• **EXERCISE OBJECTIVE**
Where a picture appears, leave it out, and print the rest of the records as they are.

• **Stored records**
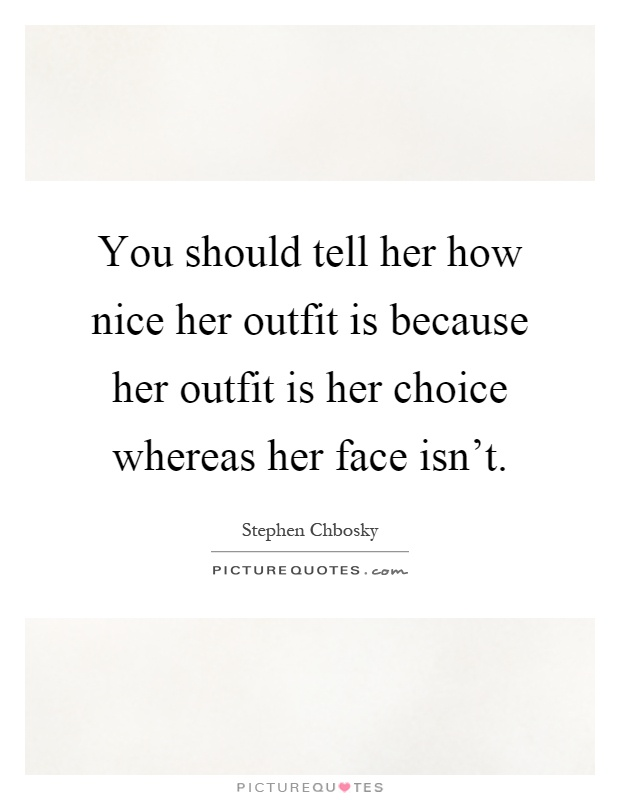 You Should Tell Her How Nice Her Outfit Is Because Her Outfit Is... | Picture Quotes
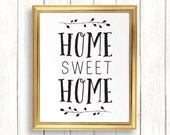 Home sweet home print / Inspirational quote printable wall art home decor / typography print / digital instant download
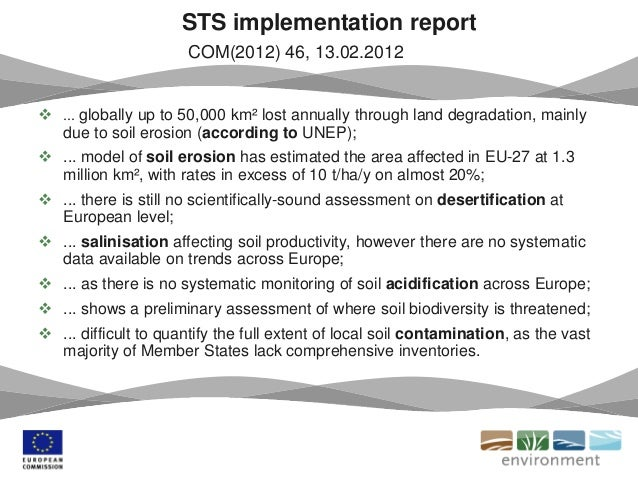 STS implementation report COM(2012) 46, 13.02.2012  ... globally up to 50,000 km² lost annually through land degradation,...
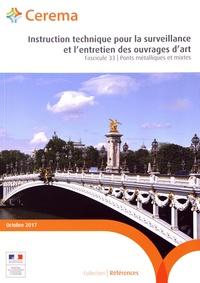 Cerema - Instruction technique pour la surveillance et l'entretien des ouvrages d'art - Fascicule 33, Ponts métalliques et mixtes.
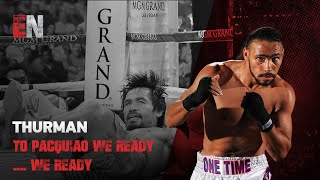 "Keith Thurman Tells Team Pacquiao-  ""We Ready"""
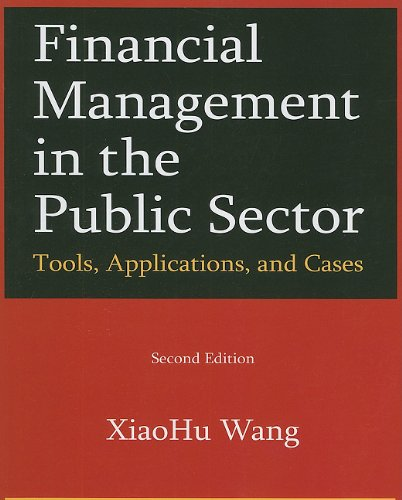 Financial Managmenet in the Public Sector: Tools,...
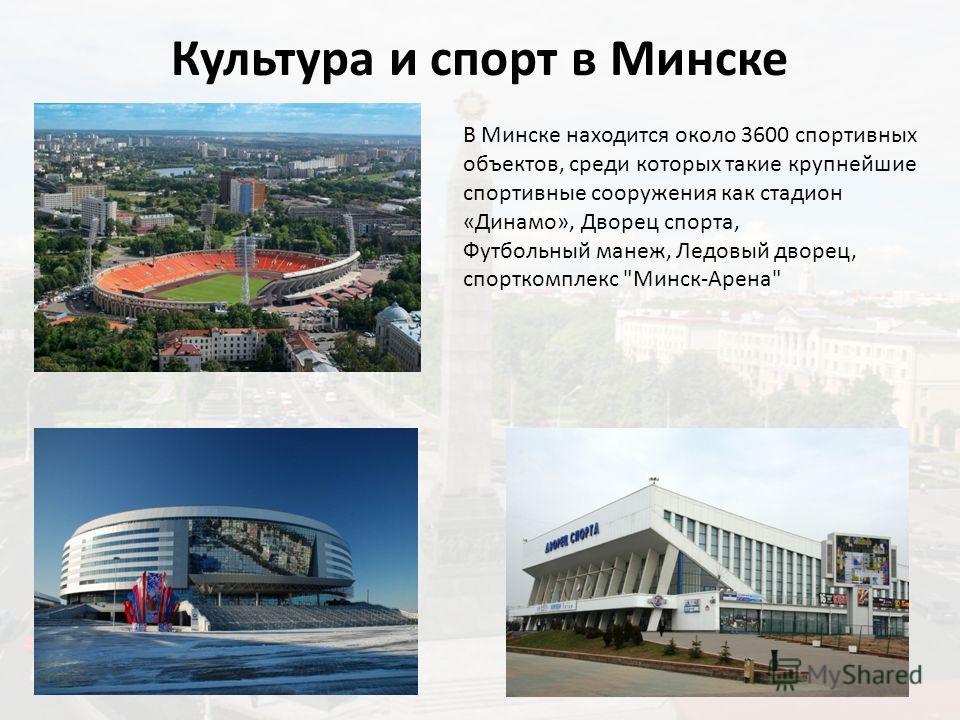 Культура и спорт в Минске В столице создана обширная сеть учреждений культуры, включающая 18 музеев и 12 театров, в т.ч. Национальный академический Большой театр оперы и балета Беларуси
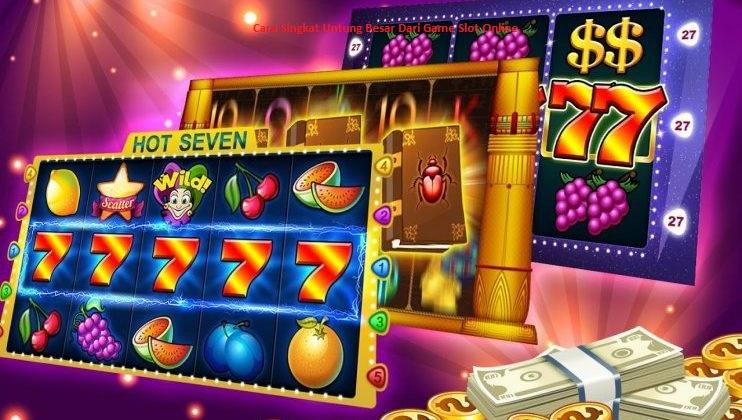 Cara Singkat Untung Besar Dari Game Slot Online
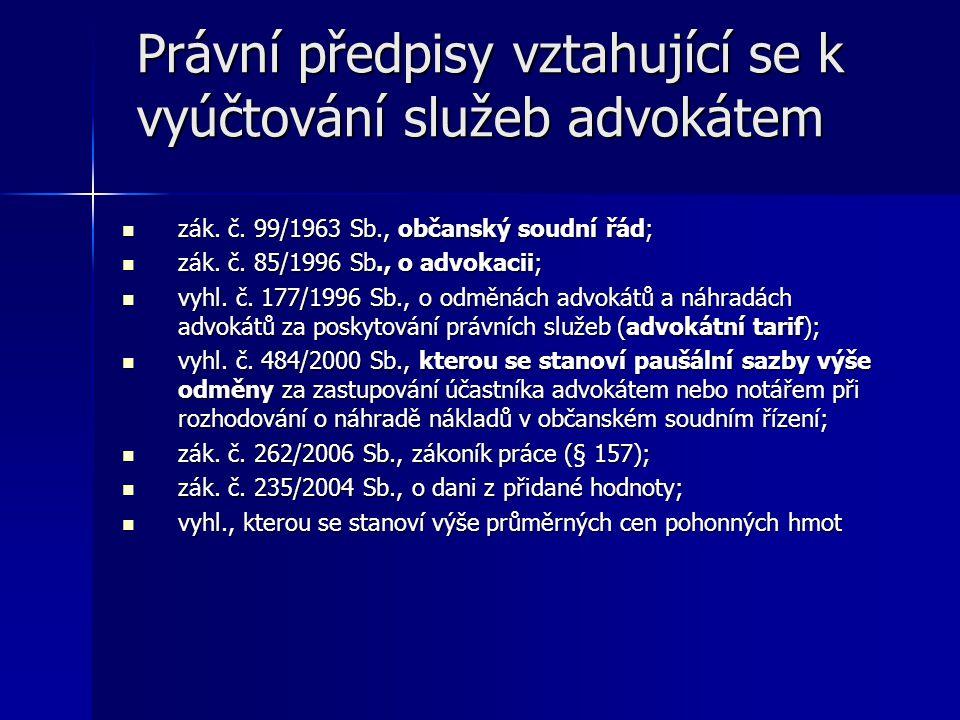Struktura položek týkajících se vyúčtování služeb advokátem a náhrady nákladů řízení: Položky Vyúčtování služeb advokátemNáhrada nákladů Vyhl.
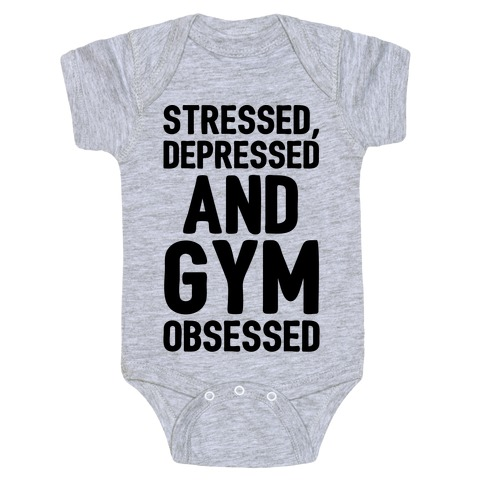 Stressed Depressed and Gym Obsessed Baby Onesy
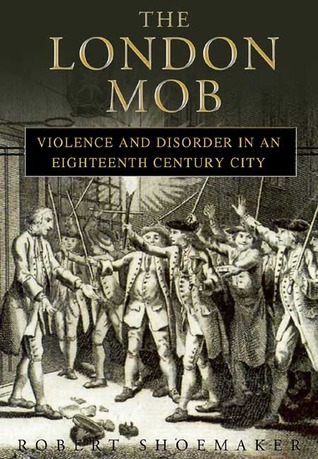 The London Mob by Robert Shoemaker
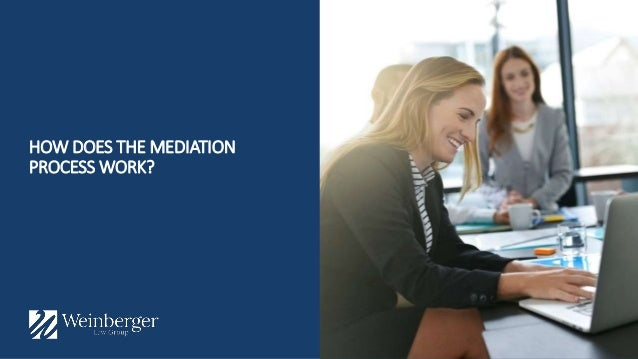 HOW DOES THE MEDIATION PROCESS WORK?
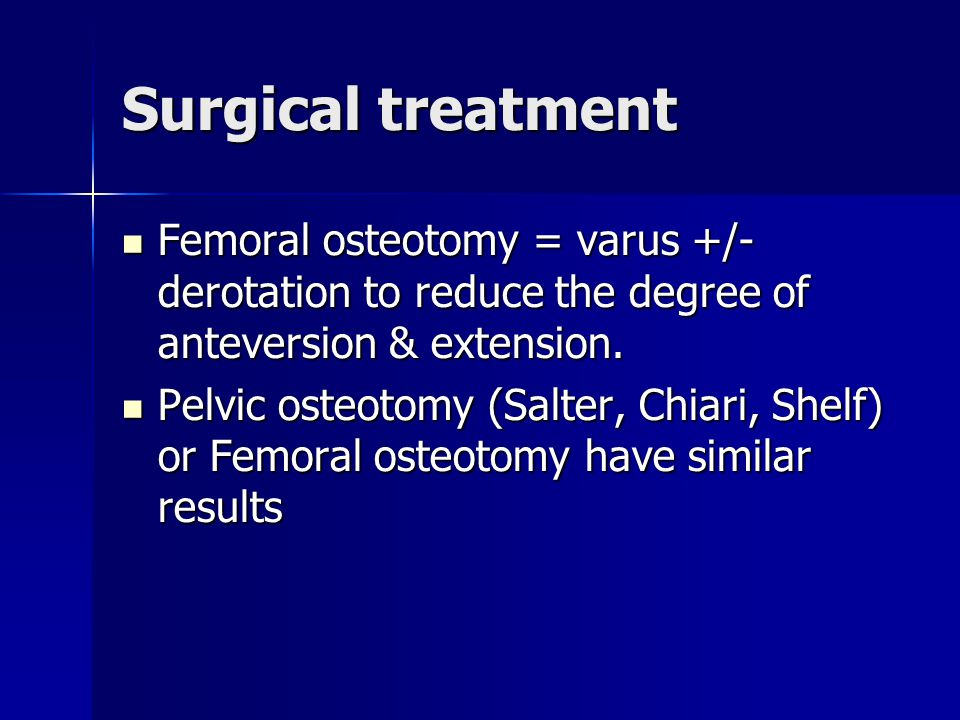 Surgical treatment Femoral osteotomy = varus +/- derotation to reduce the degree of anteversion & extension.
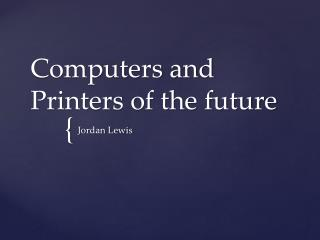 Computers and Printers of the future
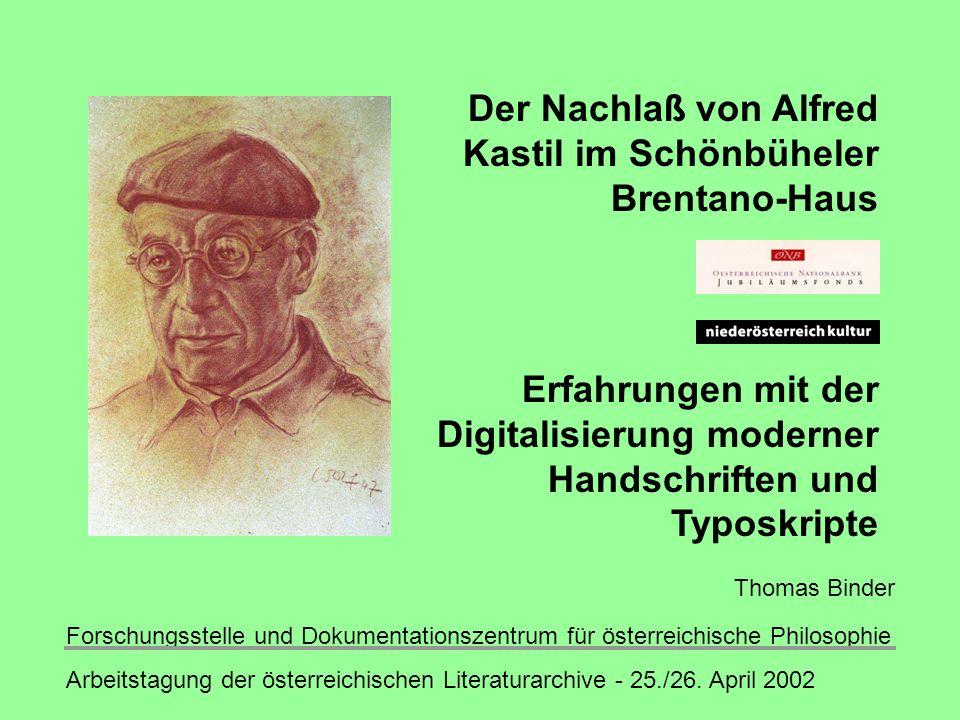 Forschungsstelle und Dokumentationszentrum für österreichische Philosophie Arbeitstagung der österreichischen Literaturarchive - 25./26.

• **ANSWER TO THE EXERCISE**
 You Should Tell Her How Nice Her Outfit Is Because Her Outfit Is... | Picture Quotes
 Home sweet home print / Inspirational quote printable wall art home decor / typography print / digital instant download
 STS implementation report COM(2012) 46, 13.02.2012  ... globally up to 50,000 km² lost annually through land degradation,...
 Cerema - Instruction technique pour la surveillance et l'entretien des ouvrages d'art - Fascicule 33, Ponts métalliques et mixtes.
 "Keith Thurman Tells Team Pacquiao-  ""We Ready"""
 Financial Managmenet in the Public Sector: Tools,...
 Культура и спорт в Минске В столице создана обширная сеть учреждений культуры, включающая 18 музеев и 12 театров, в т.ч. Национальный академический Большой театр оперы и балета Беларуси
 Cara Singkat Untung Besar Dari Game Slot Online
Struktura položek týkajících se vyúčtování služeb advokátem a náhrady nákladů řízení: Položky Vyúčtování služeb advokátemNáhrada nákladů Vyhl.
 Stressed Depressed and Gym Obsessed Baby Onesy
 The London Mob by Robert Shoemaker
 HOW DOES THE MEDIATION PROCESS WORK?
 Surgical treatment Femoral osteotomy = varus +/- derotation to reduce the degree of anteversion & extension.
 Computers and Printers of the future
 Forschungsstelle und Dokumentationszentrum für österreichische Philosophie Arbeitstagung der österreichischen Literaturarchive - 25./26.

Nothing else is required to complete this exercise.